──────── MATERIAL SUPPLIED
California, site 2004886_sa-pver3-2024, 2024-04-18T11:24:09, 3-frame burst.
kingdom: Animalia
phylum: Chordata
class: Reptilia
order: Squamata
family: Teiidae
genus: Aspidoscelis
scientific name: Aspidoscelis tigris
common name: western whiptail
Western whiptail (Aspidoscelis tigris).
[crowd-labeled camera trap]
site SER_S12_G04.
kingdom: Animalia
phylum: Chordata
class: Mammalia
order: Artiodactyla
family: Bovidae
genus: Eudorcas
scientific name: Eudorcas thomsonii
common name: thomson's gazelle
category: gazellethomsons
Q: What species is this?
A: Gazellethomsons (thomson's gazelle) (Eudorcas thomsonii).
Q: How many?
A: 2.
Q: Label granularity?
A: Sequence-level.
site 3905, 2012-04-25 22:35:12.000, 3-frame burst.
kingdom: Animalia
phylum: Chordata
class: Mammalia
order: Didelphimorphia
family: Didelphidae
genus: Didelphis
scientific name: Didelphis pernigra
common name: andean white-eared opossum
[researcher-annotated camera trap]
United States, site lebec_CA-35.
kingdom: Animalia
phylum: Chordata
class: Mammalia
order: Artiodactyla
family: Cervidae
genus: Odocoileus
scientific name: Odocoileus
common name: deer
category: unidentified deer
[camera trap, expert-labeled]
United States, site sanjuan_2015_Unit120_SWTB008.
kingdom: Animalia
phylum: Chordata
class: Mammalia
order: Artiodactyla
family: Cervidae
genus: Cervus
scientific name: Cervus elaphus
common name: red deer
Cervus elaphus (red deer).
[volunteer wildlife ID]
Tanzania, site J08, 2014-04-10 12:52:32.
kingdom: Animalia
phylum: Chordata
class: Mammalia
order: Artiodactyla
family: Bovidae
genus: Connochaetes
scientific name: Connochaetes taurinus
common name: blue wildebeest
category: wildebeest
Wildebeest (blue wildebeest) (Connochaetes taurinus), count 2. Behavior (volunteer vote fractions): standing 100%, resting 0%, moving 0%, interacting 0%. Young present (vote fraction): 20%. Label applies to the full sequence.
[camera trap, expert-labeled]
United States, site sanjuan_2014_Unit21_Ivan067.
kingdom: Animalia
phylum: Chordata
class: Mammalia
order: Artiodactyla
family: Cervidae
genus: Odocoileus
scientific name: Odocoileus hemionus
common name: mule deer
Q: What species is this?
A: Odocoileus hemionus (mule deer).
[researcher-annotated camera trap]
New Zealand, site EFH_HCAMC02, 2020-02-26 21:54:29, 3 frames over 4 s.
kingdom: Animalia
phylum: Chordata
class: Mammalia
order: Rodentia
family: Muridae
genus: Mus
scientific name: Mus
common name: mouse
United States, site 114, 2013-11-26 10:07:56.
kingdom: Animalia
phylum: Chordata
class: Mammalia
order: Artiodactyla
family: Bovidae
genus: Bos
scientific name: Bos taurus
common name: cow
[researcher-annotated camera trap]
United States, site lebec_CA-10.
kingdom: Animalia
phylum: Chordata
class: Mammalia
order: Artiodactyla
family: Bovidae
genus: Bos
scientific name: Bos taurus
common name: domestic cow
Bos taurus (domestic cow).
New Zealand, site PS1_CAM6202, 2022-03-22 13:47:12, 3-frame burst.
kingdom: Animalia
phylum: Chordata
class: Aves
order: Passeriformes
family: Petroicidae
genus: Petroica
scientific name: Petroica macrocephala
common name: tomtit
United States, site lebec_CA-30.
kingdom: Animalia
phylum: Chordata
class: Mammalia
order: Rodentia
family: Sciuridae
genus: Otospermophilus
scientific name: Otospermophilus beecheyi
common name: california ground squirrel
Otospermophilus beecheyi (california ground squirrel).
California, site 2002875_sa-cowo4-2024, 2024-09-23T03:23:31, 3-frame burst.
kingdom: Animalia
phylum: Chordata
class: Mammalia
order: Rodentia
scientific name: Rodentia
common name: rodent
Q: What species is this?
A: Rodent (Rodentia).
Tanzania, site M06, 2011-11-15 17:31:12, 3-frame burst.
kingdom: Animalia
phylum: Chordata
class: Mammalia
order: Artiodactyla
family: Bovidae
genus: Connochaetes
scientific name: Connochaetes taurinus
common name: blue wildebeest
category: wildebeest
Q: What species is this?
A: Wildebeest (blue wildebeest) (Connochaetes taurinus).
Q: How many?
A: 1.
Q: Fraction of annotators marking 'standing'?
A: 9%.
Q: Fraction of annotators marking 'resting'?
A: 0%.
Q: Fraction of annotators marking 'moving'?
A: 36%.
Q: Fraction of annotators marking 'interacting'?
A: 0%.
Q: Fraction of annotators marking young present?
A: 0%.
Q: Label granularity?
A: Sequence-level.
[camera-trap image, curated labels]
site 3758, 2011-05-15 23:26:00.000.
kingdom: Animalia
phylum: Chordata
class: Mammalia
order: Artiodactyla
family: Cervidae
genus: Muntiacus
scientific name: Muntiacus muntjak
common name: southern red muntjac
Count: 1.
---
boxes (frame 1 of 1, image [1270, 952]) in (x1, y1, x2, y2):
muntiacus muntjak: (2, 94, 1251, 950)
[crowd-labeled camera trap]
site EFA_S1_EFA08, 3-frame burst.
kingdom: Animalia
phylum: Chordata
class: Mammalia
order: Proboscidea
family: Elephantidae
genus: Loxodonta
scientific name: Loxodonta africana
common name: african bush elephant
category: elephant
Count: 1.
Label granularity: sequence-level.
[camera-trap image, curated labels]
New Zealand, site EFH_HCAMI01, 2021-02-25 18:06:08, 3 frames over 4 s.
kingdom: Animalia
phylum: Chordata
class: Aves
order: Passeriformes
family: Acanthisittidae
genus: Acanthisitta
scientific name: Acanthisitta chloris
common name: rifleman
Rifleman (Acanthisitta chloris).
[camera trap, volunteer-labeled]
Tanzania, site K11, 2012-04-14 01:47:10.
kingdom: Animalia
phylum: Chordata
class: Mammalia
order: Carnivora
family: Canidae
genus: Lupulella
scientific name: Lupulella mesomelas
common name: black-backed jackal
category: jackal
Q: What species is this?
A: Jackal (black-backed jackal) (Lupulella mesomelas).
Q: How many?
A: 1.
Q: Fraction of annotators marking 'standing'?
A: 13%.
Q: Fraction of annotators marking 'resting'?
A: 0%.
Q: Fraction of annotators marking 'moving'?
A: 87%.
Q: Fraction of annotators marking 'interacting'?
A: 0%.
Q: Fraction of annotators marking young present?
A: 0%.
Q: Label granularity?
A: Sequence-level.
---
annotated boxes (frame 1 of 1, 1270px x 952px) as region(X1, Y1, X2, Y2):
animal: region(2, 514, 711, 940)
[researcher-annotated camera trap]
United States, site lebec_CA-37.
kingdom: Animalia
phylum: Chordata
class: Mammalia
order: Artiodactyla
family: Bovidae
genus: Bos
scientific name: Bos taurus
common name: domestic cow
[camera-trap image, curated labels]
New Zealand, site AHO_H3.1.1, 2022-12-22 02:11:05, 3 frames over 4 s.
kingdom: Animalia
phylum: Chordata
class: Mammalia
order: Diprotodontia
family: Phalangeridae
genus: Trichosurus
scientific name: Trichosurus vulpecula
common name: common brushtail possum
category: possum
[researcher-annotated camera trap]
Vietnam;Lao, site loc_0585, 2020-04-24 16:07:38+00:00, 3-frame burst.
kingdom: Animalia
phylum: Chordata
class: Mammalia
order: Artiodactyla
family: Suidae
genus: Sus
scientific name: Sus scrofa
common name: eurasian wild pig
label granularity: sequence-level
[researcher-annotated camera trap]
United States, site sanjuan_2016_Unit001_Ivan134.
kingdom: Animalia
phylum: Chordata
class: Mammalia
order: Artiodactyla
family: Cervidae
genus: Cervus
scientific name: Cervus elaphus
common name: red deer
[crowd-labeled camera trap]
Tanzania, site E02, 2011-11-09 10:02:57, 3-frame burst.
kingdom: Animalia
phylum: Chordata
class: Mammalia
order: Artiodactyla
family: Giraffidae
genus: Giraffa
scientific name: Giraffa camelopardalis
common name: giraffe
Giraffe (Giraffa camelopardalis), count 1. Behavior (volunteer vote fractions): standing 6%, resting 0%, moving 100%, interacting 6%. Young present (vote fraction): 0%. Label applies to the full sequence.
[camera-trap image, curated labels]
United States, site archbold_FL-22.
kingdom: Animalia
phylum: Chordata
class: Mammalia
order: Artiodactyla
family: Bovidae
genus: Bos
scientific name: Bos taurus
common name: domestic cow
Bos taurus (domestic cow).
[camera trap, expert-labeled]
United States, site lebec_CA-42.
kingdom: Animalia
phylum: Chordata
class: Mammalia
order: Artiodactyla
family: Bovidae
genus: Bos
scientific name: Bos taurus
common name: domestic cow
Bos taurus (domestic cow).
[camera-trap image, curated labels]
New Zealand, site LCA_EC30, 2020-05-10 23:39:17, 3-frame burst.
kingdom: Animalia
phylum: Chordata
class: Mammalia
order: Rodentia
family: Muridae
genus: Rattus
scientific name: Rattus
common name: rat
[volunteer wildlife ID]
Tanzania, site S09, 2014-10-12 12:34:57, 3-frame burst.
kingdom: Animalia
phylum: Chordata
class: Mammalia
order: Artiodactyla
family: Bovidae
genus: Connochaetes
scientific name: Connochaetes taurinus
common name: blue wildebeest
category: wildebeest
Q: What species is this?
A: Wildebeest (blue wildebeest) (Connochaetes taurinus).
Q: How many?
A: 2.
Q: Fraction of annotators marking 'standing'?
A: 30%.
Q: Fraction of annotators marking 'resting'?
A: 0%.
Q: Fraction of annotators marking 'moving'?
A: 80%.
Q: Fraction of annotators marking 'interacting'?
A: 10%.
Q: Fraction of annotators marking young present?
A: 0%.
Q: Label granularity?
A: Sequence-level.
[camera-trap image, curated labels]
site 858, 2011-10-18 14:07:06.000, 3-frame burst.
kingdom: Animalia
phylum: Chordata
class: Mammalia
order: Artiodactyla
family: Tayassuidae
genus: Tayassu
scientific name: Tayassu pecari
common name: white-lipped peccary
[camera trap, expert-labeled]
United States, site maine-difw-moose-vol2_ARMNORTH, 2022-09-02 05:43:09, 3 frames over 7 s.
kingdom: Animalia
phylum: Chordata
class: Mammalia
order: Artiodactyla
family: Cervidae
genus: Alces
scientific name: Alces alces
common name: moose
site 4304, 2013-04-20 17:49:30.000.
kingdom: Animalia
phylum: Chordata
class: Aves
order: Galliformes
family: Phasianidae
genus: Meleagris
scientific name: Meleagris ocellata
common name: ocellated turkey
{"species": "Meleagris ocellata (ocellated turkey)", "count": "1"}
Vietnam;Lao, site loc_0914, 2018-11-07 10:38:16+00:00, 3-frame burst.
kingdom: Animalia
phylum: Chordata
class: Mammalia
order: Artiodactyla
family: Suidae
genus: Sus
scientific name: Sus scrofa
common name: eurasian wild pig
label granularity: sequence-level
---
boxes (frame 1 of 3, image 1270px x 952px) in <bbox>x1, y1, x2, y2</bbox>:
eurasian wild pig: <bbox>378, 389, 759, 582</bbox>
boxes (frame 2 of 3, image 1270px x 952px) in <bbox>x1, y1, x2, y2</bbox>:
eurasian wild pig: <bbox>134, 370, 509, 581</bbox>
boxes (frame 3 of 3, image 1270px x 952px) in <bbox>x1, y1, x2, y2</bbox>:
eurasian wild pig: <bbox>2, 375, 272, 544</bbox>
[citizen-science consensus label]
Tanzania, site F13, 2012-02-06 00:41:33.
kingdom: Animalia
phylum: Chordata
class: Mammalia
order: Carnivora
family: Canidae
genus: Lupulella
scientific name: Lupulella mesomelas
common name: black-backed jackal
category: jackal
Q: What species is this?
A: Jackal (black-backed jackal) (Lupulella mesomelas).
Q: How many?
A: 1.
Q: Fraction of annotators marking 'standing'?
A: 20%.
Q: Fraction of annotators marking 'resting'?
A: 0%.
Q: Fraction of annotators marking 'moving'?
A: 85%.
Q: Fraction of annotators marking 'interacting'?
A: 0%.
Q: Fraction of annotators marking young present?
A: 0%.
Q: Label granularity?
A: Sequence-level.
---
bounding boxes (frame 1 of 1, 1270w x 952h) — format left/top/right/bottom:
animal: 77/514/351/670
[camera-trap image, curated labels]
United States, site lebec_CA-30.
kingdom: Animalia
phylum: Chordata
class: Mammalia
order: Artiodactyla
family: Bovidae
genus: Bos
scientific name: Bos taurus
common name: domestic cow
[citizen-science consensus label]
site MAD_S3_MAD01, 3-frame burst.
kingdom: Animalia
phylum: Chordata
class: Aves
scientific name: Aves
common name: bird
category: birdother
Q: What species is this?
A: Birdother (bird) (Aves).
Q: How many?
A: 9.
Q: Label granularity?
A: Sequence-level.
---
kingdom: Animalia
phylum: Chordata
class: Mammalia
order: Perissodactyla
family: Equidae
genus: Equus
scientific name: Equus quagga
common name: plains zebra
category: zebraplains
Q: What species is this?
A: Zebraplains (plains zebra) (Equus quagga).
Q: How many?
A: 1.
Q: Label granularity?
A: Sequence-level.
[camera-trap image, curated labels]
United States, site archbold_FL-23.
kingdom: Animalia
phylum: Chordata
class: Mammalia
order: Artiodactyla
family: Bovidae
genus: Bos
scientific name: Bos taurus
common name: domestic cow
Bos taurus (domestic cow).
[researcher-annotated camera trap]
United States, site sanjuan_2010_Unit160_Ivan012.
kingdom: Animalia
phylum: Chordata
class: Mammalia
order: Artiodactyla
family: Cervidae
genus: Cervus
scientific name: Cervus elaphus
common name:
────────────────
Everything above from the line containing "common name: andean white-eared opossum" down to the line containing "category: unidentified deer" should be copied exactly, both end lines included, and nothing else.

### ANSWER SPACE:
common name: andean white-eared opossum
[researcher-annotated camera trap]
United States, site lebec_CA-35.
kingdom: Animalia
phylum: Chordata
class: Mammalia
order: Artiodactyla
family: Cervidae
genus: Odocoileus
scientific name: Odocoileus
common name: deer
category: unidentified deer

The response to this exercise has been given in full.